Sailor Twain. Mark Siegel. FirstSecond. 2012

As you can expect, reading is a big part of my summer break. I mean, it’s a big part of my day at any point in the year, but in the summer I can read a lot more of what I consider to be fun. (I still enjoy reading in the school year, when I’m absorbing the same works you students do, as well as my grad school and professional readings – but here I get a little more choice!) What I don’t do often is reread a book shortly after I’ve finished it. Who has the time? One of the best exceptions to this rule, and one of the best reads I had this summer, was in Mark Siegel’s graphic novel Sailor Twain (from First Second, 2012).

Sailor Twain is centered on Elijah Twain, the writer-captain of a Hudson River steamship in the 1880s. (Twain, by the by, is of no relation to the author, who our captain must frustratingly point out is actually a Mr. Clemens.) Joining the bedeviled sailor is the ship’s gruff and motley crew, including the womanizing owner of the ship, Lafayette, as well as a foul-mouthed helmsman, two stowaways, a mysterious engineer, and a various assortment of New York passengers (keep an eye out for cameos from the likes of Walt Whitman, Edgar Allan Poe, and even Stephen King!). And, of course, there is the mermaid of the full title, who Twain must decide is either savior or siren.

Available at the Laramie County Library, this text holds many epic qualities: an expansive and realized cast of characters, elements of fantasy interwoven in spirituality, and a portrait of near-mythic America on the Hudson River. As a work of historical fiction, the world of the narrative is well centered in established movements and attitudes of America’s Gilded Age. What’s more, the artwork – almost entirely in charcoal – is evocative and symbolic. The rainy atmosphere and river setting were easily imagined despite our dusty August heat.

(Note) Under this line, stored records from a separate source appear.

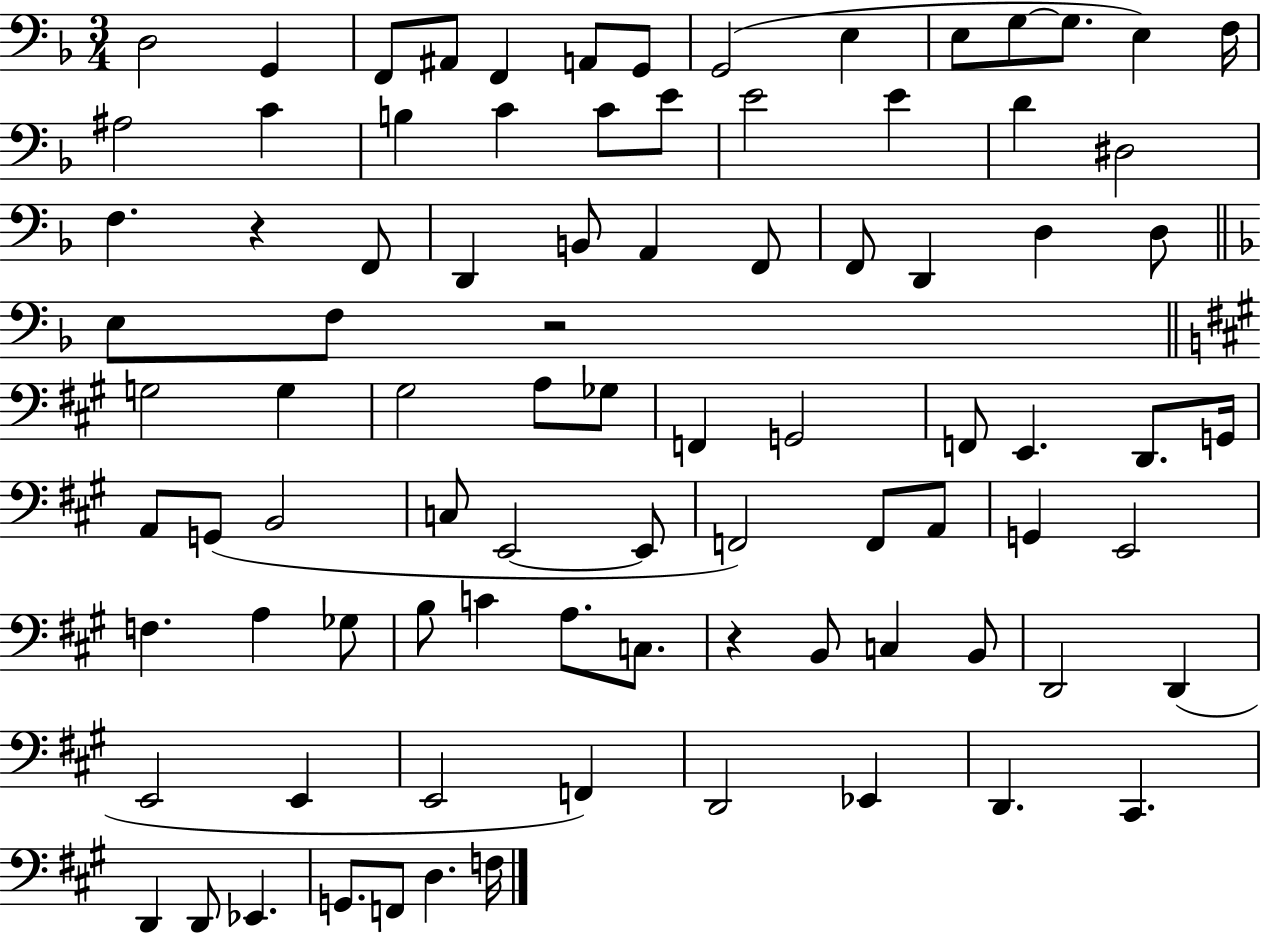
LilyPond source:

{
  \clef bass
  \numericTimeSignature
  \time 3/4
  \key f \major
  d2 g,4 | f,8 ais,8 f,4 a,8 g,8 | g,2( e4 | e8 g8~~ g8. e4) f16 | \break ais2 c'4 | b4 c'4 c'8 e'8 | e'2 e'4 | d'4 dis2 | \break f4. r4 f,8 | d,4 b,8 a,4 f,8 | f,8 d,4 d4 d8 | \bar "||" \break \key f \major e8 f8 r2 | \bar "||" \break \key a \major g2 g4 | gis2 a8 ges8 | f,4 g,2 | f,8 e,4. d,8. g,16 | \break a,8 g,8( b,2 | c8 e,2~~ e,8 | f,2) f,8 a,8 | g,4 e,2 | \break f4. a4 ges8 | b8 c'4 a8. c8. | r4 b,8 c4 b,8 | d,2 d,4( | \break e,2 e,4 | e,2 f,4) | d,2 ees,4 | d,4. cis,4. | \break d,4 d,8 ees,4. | g,8. f,8 d4. f16 | \bar "|."
}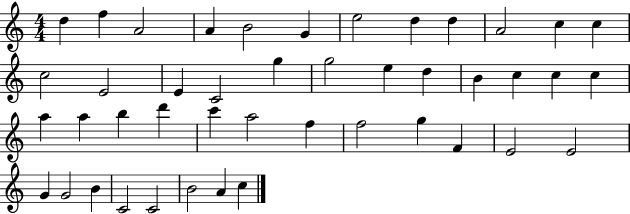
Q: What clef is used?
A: treble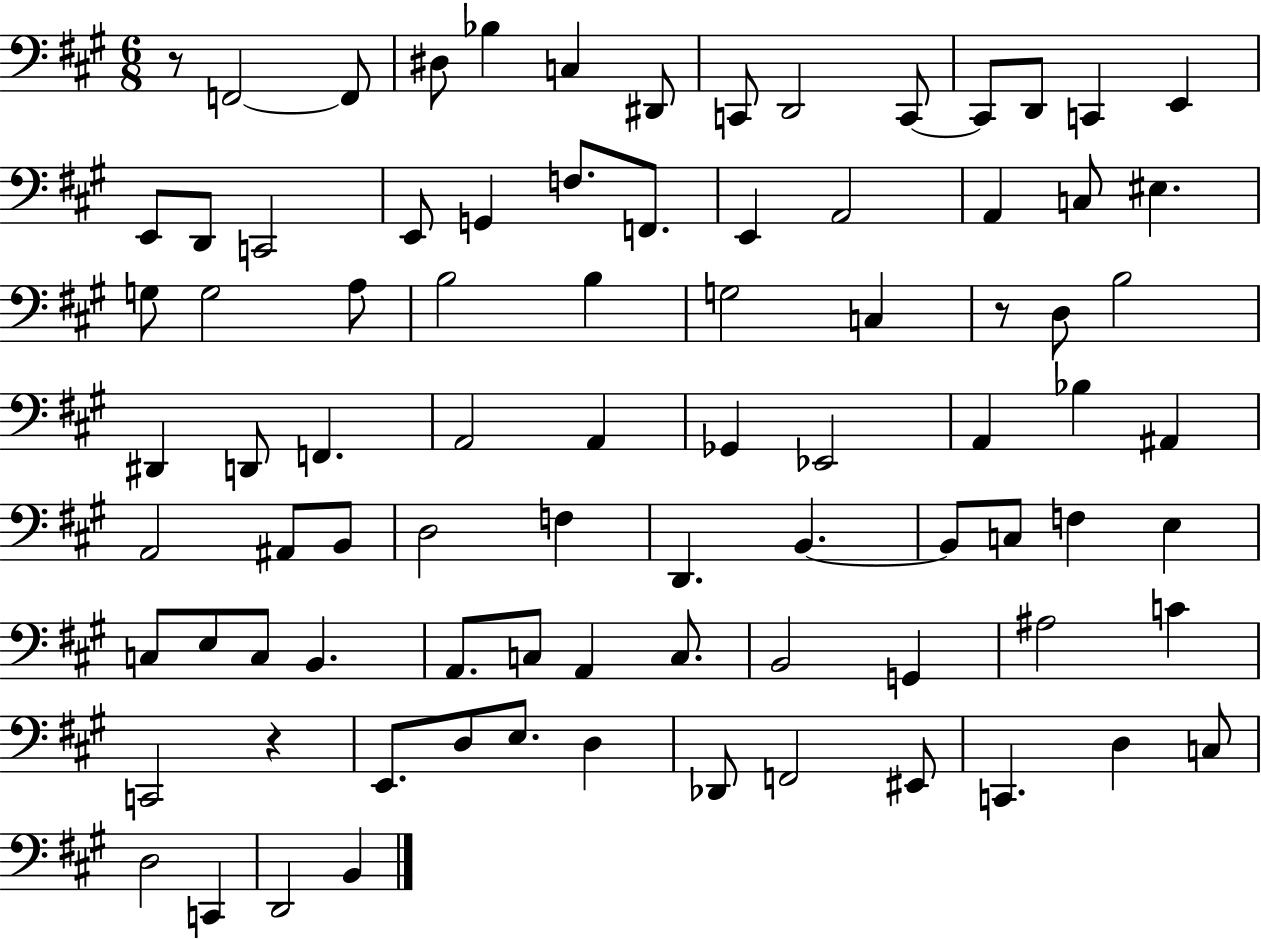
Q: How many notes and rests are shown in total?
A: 85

Most importantly, Siegel’s use of motif, ambiguity, and doubling are absorbing. You are almost obligated to reread the novel to add your newfound evidence to the intricate clues.

This novel is definitely for mature readers (sexuality, complexity, language), but is my August pick for seniors to read, for two key reasons. First, it makes a great review of the themes of American Literature for those of you who survived last year. Second, Sailor Twain leads nicely into both senior classes’ content, addressing similar themes and also introducing you to the graphic novel format, which you can expect to see in the upcoming school year. In conclusion, it is important to read books and genres outside of your usual experiences. Anyone who still thinks, in 2015, that comics or graphic novels aren’t necessarily “real” literature needs to see what they are missing out on in Mark Siegel’s new American classic, Sailor Twain.